> _Required work_
Please switch each "grassy slope" in the items below to "hillside", then give the lines again with everything else left as it is.

------------------------

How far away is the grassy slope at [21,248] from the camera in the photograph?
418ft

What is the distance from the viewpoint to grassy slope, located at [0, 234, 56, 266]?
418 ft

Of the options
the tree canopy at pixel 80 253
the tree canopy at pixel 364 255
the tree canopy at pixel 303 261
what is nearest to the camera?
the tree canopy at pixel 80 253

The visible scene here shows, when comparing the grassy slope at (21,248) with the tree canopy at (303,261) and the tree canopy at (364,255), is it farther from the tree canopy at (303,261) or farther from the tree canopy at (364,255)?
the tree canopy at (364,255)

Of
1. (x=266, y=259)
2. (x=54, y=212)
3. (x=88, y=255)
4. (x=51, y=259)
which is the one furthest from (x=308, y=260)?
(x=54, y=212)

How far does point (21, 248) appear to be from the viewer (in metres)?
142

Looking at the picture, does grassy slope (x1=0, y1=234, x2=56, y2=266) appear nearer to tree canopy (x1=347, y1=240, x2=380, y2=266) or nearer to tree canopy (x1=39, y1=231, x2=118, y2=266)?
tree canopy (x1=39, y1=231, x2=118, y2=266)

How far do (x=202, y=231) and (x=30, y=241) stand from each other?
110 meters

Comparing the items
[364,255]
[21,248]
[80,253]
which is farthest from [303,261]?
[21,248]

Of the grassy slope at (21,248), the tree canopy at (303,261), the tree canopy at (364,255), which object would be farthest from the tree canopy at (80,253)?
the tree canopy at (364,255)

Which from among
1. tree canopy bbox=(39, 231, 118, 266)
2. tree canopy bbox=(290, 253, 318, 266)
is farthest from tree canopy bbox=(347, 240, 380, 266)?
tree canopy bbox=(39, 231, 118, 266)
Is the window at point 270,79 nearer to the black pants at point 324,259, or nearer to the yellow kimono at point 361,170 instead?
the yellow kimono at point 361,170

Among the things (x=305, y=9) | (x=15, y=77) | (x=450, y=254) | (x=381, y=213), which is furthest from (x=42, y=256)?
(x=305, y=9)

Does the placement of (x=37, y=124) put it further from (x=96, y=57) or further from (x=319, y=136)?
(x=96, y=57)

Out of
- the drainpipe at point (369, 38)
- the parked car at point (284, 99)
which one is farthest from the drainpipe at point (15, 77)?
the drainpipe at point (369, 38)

------------------------

> _Task output_
How far away is the hillside at [21,248] from the camera in the photograph?
418ft

What is the distance from the viewpoint to hillside, located at [0, 234, 56, 266]?
418 ft

Of the options
the tree canopy at pixel 80 253
the tree canopy at pixel 364 255
the tree canopy at pixel 303 261
what is nearest to the camera?
the tree canopy at pixel 80 253

The visible scene here shows, when comparing the hillside at (21,248) with the tree canopy at (303,261) and the tree canopy at (364,255), is it farther from the tree canopy at (303,261) or farther from the tree canopy at (364,255)?
the tree canopy at (364,255)

Of
1. (x=266, y=259)
2. (x=54, y=212)
3. (x=88, y=255)
4. (x=51, y=259)
which is the one furthest from (x=308, y=260)?
(x=54, y=212)

How far does point (21, 248) appear to be from the viewer (in metres)?
142

Looking at the picture, does hillside (x1=0, y1=234, x2=56, y2=266) appear nearer to tree canopy (x1=347, y1=240, x2=380, y2=266) or nearer to tree canopy (x1=39, y1=231, x2=118, y2=266)?
tree canopy (x1=39, y1=231, x2=118, y2=266)

How far do (x=202, y=231) and (x=30, y=241) stand from each other?
110 meters

Comparing the items
[364,255]
[21,248]
[80,253]
which is farthest from [303,261]?
[21,248]

Of the hillside at (21,248), the tree canopy at (303,261), the tree canopy at (364,255), which object would be farthest from the tree canopy at (80,253)?
the tree canopy at (364,255)

Which from among
1. tree canopy bbox=(39, 231, 118, 266)
2. tree canopy bbox=(290, 253, 318, 266)
is farthest from tree canopy bbox=(347, 240, 380, 266)?
tree canopy bbox=(39, 231, 118, 266)
Is the window at point 270,79 nearer to the black pants at point 324,259, or nearer to the yellow kimono at point 361,170 instead?
the yellow kimono at point 361,170

Among the things (x=305, y=9) | (x=15, y=77) | (x=450, y=254) | (x=381, y=213), which is furthest from (x=42, y=256)?
(x=305, y=9)

Does the placement of (x=37, y=124) put it further from (x=96, y=57) or further from (x=319, y=136)?
(x=96, y=57)

Out of
- the drainpipe at point (369, 38)
- the parked car at point (284, 99)
which one is farthest from the drainpipe at point (15, 77)?
the drainpipe at point (369, 38)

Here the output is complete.